Por conta disso, a limpeza dos bicos injetores é sim recomendada, mesmo sob a recomendação contrária das montadoras. Afinal, você, mecânico, apenas pode aconselhar e orientar o seu cliente, mas não tem como se responsabilizar pelas atitudes dele — por vários motivos, ele pode fazer a famosa “escolha barata que sai cara”, abastecendo em postos de bandeiras duvidosas com preços bastante inferiores.

Mas vale reforçar ao seu cliente que a limpeza dos bicos não pode ser realizada como uma medida preventiva, mas sim corretiva, apenas quando as válvulas estiverem realmente sujas. Além disso, também não adiantará optar por essa prática caso os bicos apresentem sinais de desgaste avançado.

Por fim, você poderá avaliar as condições estruturais dos bicos com os seguintes testes:

  • estanqueidade, avaliando a eficiência com que os bicos trancam a passagem do fluido;
  • equalização, medindo a vazão e velocidade do acionamento da válvula;
  • resistência, verificando se existem falhas elétricas nas válvulas;
  • leque, analisando a direção dos jatos.

As tecnologias do sistema de pós-tratamento

Como você bem sabe, as sondas pré e pós-catalisador são os sensores de oxigênio que compõem o conjunto da injeção eletrônica. Esse componente fica responsável pela aferição e pelo repasse das informações referentes à composição do ar gerado pela combustão.

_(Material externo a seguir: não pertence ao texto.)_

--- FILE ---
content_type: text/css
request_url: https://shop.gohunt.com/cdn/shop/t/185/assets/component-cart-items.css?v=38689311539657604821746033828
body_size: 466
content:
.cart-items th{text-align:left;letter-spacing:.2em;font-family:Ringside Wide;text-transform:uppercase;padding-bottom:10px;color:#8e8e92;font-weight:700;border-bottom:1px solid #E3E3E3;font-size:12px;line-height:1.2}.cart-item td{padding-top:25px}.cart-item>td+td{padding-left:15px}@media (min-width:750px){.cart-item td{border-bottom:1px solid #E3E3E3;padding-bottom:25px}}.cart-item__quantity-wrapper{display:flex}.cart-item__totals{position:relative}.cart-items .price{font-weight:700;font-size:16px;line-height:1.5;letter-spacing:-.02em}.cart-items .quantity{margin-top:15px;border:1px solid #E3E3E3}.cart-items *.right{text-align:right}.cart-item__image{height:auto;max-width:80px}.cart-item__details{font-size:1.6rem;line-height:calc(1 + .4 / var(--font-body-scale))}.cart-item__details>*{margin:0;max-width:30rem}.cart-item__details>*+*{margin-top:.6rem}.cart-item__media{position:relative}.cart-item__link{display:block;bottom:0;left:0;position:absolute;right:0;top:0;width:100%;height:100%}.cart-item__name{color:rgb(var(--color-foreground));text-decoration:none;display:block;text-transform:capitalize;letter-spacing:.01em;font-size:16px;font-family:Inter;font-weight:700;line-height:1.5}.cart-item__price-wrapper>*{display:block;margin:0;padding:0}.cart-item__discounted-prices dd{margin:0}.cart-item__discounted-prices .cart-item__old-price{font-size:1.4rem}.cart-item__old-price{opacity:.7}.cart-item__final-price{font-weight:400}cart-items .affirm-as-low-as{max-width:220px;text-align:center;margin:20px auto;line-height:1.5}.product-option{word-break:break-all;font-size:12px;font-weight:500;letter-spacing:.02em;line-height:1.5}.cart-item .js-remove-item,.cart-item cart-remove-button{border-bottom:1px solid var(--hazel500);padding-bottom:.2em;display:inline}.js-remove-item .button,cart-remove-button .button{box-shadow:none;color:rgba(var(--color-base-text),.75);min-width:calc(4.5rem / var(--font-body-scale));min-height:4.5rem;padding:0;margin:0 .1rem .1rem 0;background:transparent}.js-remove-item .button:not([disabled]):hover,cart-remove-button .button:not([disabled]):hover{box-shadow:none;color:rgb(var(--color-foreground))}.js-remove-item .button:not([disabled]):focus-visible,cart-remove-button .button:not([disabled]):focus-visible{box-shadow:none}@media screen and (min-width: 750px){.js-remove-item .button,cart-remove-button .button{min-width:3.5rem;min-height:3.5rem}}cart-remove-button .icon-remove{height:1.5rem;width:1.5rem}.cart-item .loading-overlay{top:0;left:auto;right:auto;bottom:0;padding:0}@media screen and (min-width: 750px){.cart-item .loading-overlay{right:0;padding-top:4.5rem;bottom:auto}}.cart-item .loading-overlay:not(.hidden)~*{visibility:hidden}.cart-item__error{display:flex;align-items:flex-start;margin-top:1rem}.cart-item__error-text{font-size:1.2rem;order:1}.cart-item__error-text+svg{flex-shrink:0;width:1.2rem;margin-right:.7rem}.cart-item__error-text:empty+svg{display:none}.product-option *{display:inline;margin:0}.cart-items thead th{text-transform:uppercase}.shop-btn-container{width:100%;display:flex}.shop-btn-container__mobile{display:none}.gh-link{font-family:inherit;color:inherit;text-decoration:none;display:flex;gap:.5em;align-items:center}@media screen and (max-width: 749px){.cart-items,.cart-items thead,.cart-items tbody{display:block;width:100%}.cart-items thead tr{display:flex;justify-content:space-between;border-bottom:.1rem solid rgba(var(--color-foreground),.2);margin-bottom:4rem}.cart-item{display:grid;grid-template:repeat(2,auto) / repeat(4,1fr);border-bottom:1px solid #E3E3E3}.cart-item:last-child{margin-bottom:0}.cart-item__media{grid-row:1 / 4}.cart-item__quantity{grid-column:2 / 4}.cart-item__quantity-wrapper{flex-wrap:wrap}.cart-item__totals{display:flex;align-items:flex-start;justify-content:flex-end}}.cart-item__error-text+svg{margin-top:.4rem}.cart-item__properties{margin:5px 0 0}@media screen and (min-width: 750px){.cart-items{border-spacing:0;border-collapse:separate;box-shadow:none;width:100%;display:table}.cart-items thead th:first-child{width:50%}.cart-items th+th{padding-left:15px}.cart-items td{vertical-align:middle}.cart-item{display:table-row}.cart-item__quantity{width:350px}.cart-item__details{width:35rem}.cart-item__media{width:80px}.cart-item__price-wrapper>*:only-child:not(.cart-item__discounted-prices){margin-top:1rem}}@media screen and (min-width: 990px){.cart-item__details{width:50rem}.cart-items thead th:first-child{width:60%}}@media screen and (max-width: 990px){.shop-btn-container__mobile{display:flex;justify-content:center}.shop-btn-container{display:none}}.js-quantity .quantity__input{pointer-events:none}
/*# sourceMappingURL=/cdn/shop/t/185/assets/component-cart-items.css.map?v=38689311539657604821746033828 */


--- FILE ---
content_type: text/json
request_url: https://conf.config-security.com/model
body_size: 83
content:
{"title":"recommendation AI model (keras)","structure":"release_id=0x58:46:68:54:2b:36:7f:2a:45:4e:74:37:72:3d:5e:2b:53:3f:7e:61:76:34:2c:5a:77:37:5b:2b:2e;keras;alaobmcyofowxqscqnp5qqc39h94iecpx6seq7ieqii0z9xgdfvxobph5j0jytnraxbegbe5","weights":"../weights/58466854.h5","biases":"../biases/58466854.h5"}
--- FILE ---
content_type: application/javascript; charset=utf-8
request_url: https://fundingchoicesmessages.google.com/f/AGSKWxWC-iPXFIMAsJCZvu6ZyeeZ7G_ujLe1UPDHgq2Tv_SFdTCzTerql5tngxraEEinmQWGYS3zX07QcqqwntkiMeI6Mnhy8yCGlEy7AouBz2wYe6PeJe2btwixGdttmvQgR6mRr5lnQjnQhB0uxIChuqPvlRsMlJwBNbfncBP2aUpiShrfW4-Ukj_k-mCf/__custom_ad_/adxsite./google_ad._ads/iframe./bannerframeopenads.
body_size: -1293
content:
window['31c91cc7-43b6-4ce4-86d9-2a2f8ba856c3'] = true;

No entanto, os veículos comercializados no Brasil passaram a equipar duas sondas lambda, com localizações distintas, desde 2011. Enquanto uma fica posicionada antes do catalisador, a outra está alocada após esse componente. Com isso, firma-se o compromisso da redução máxima de poluentes a serem emitidos pelo escape.

Pré-catalisador

Para realizar esse teste, você deverá contar com a ajuda de um multímetro. Com esse equipamento em mãos, siga as etapas abaixo: 

  1. posicione as pontas de prova nos fios sinal e terra, do conector preto;
  2. no multímetro, selecione o modo de escala de voltagem;
  3. então, ligue o motor;
  4. caso os valores oscilem constantemente entre 100 e 850 mV, a sonda está em perfeito estado;
  5. caso os valores estejam sempre superiores a marca de 450 mV, o conjunto está trabalhando de maneira anormal, com mistura rica;
  6. com valores inferiores a marca de 450 mV, o conjunto está trabalhando de maneira anormal, com mistura pobre.

5.2 Pós-catalisador

Já na sonda lamba pós, o procedimento é um pouco diferente, mas você ainda utilizará o multímetro. Veja só:

  1. posicione as pontas de prova nos fios sinal e terra, do conector marrom;
  2. no multímetro, selecione o modo de escala de voltagem;
  3. ligue o motor;
  4. a aferição deve apresentar valores baixos e de pouca flutuação, por conta da análise após a etapa do catalisador, que mitiga as partículas nocivas e aumenta a concentração de oxigênio.

Como vimos, a injeção eletrônica é um sistema pequeno, mas, ao mesmo tempo, fundamental para o bom funcionamento dos veículos. Sobretudo hoje, na era da eficiência energética, em que toda economia é bem-vinda. Por isso, é importante contar com uma clientela bem informada. Lembre-se de que o bom diagnóstico inicia com uma conversa entre o proprietário e o profissional, em que se faz necessário um diálogo na “mesma língua”.